_EXERCISE REQUIREMENTS_. Copy out the listing that follows exactly, dropping every picture.

_SOURCE MATERIAL_.
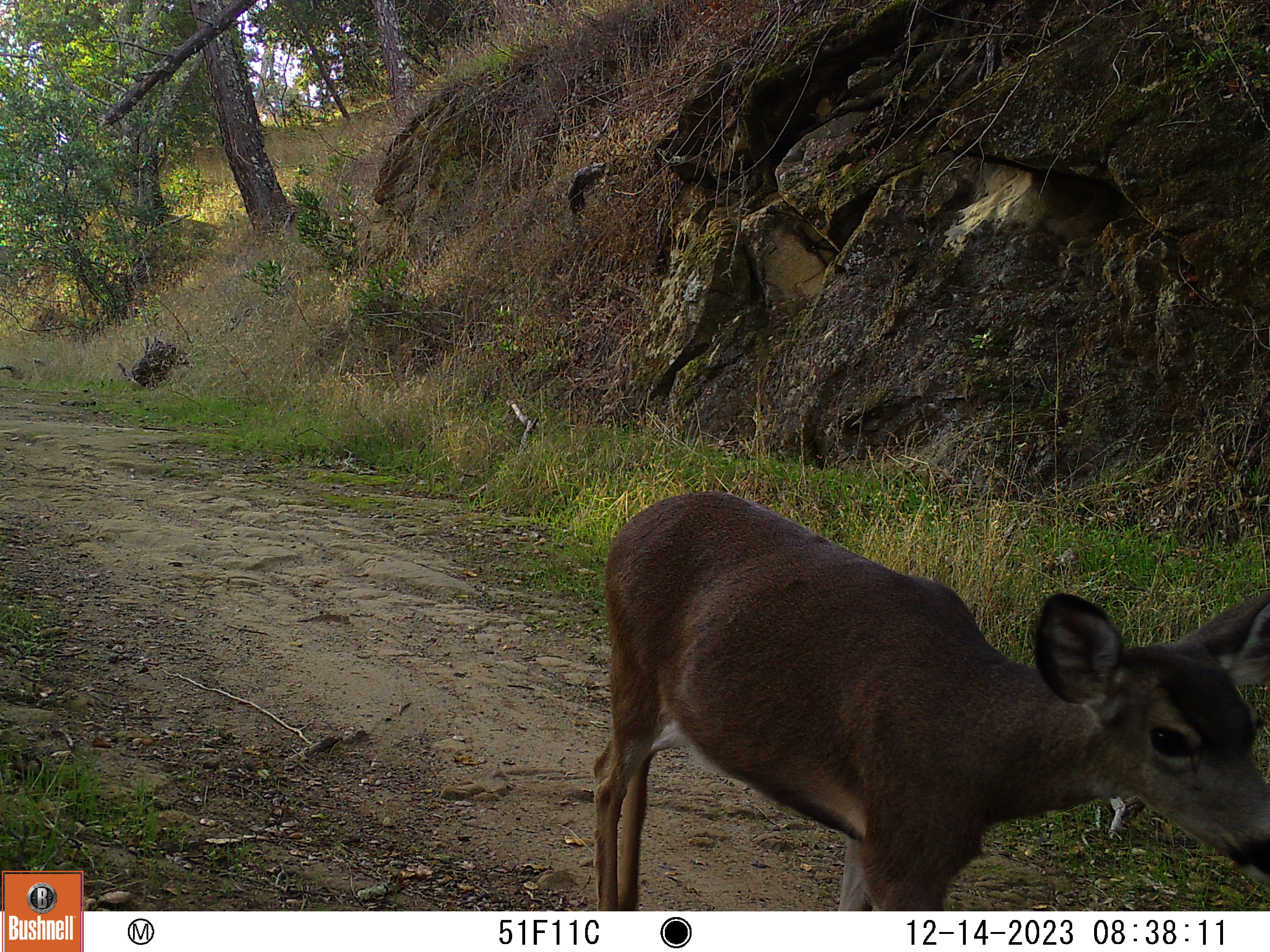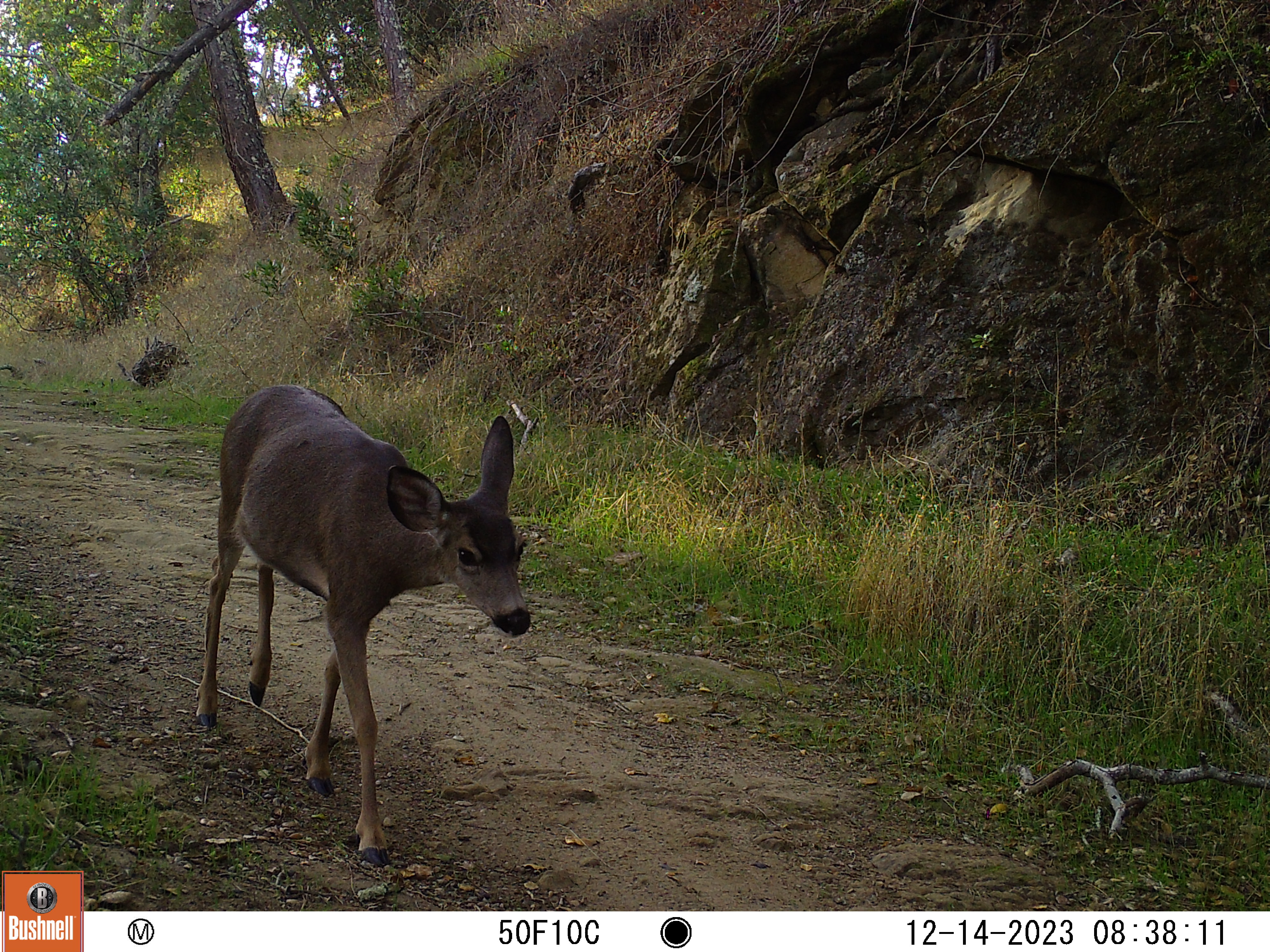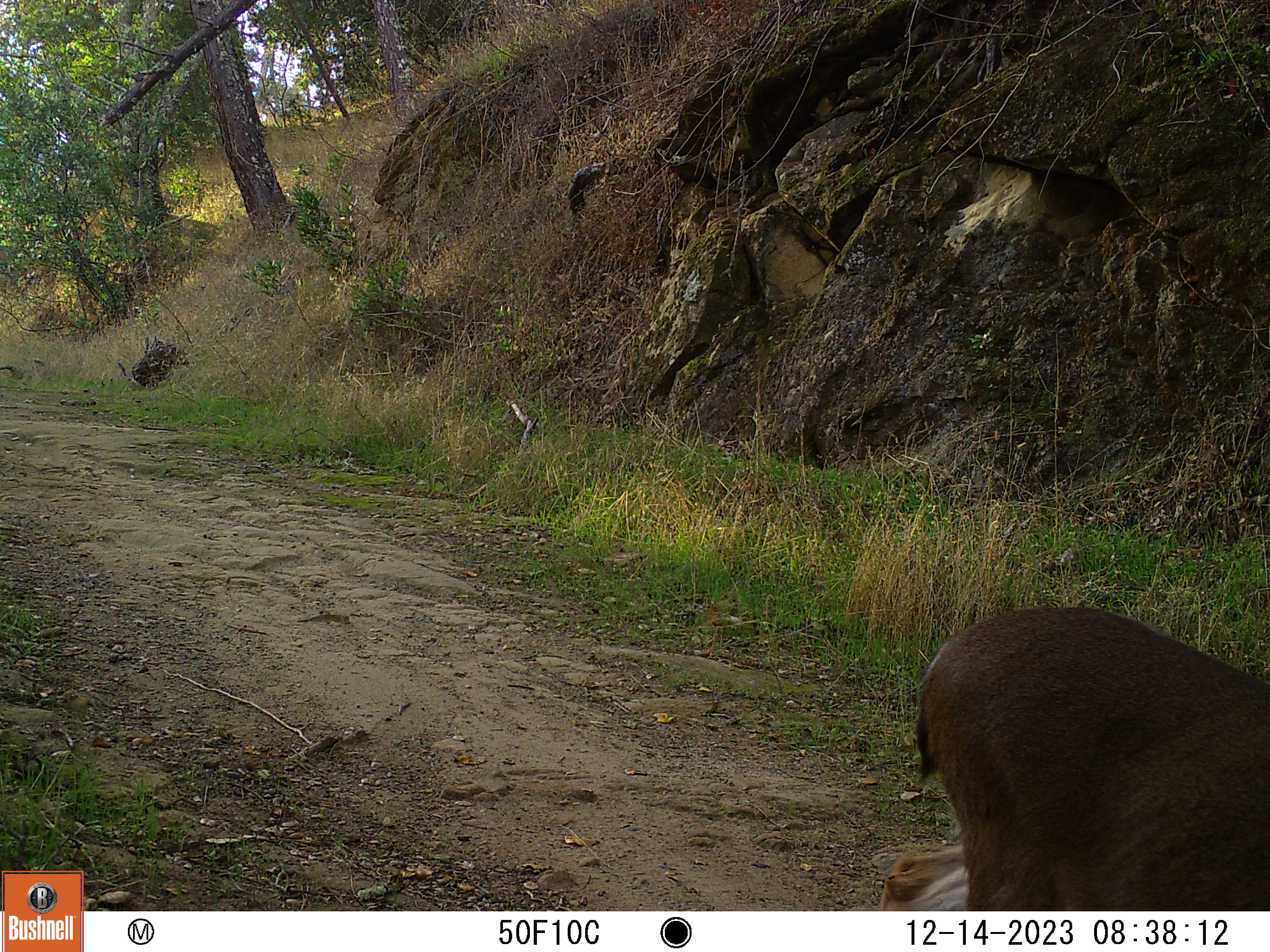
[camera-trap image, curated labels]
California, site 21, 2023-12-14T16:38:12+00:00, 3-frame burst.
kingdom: Animalia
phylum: Chordata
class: Mammalia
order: Artiodactyla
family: Cervidae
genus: Odocoileus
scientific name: Odocoileus hemionus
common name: mule deer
Mule deer (Odocoileus hemionus).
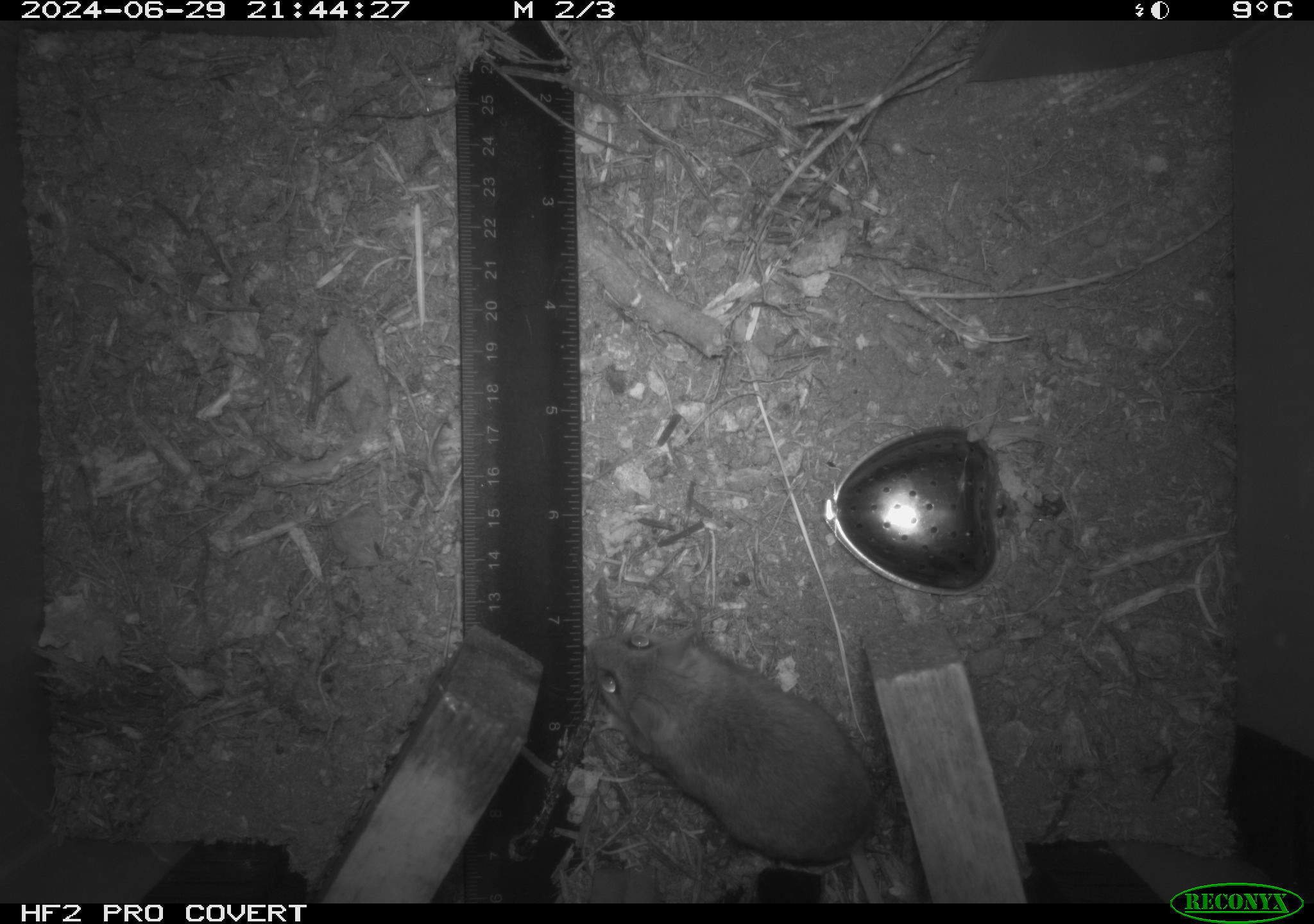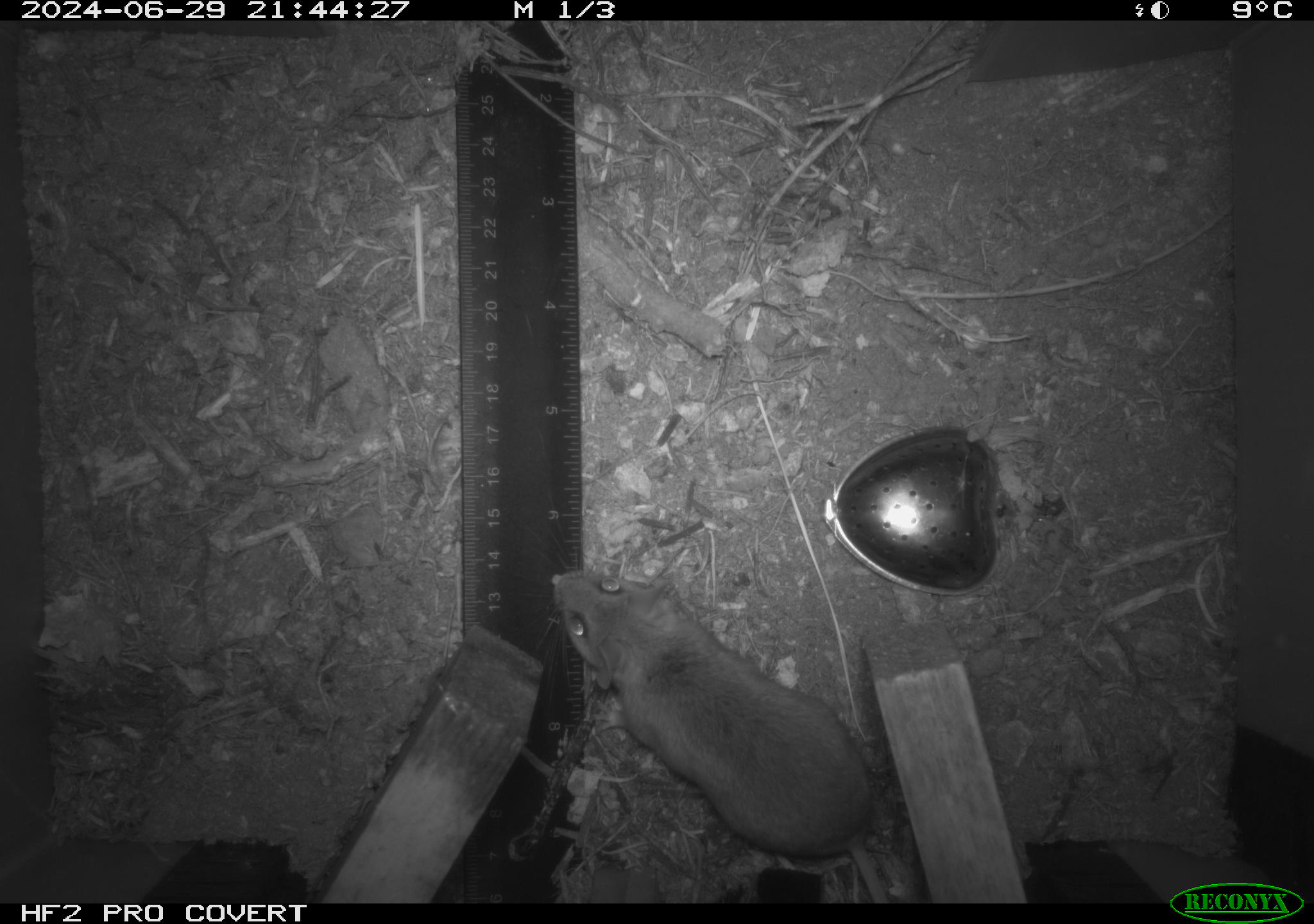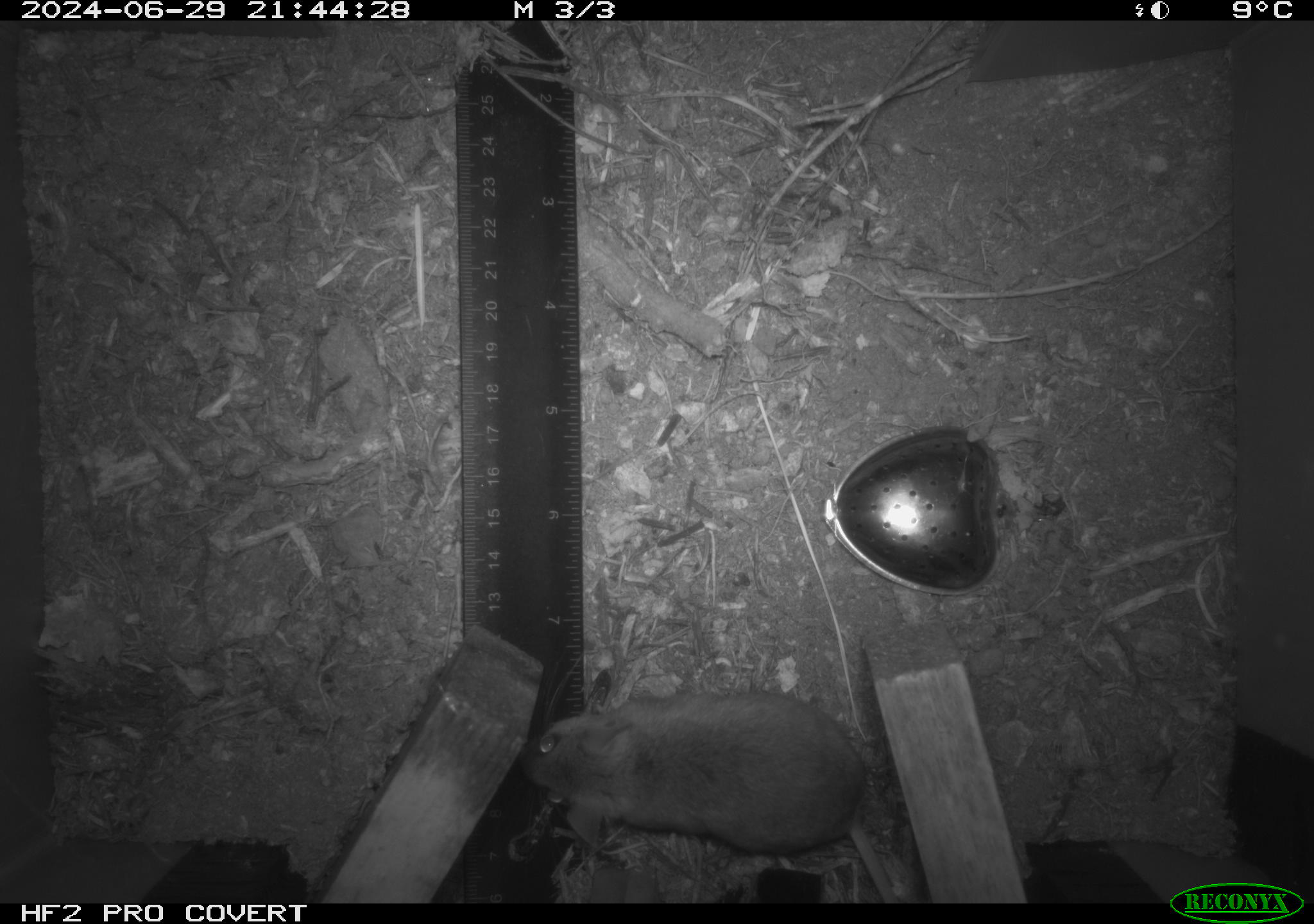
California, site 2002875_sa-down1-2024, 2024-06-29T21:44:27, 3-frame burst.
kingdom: Animalia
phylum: Chordata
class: Mammalia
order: Rodentia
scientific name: Rodentia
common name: rodent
Rodent (Rodentia).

_WRITTEN SOLUTION_.
[camera-trap image, curated labels]
California, site 21, 2023-12-14T16:38:12+00:00, 3-frame burst.
kingdom: Animalia
phylum: Chordata
class: Mammalia
order: Artiodactyla
family: Cervidae
genus: Odocoileus
scientific name: Odocoileus hemionus
common name: mule deer
Mule deer (Odocoileus hemionus).
California, site 2002875_sa-down1-2024, 2024-06-29T21:44:27, 3-frame burst.
kingdom: Animalia
phylum: Chordata
class: Mammalia
order: Rodentia
scientific name: Rodentia
common name: rodent
Rodent (Rodentia).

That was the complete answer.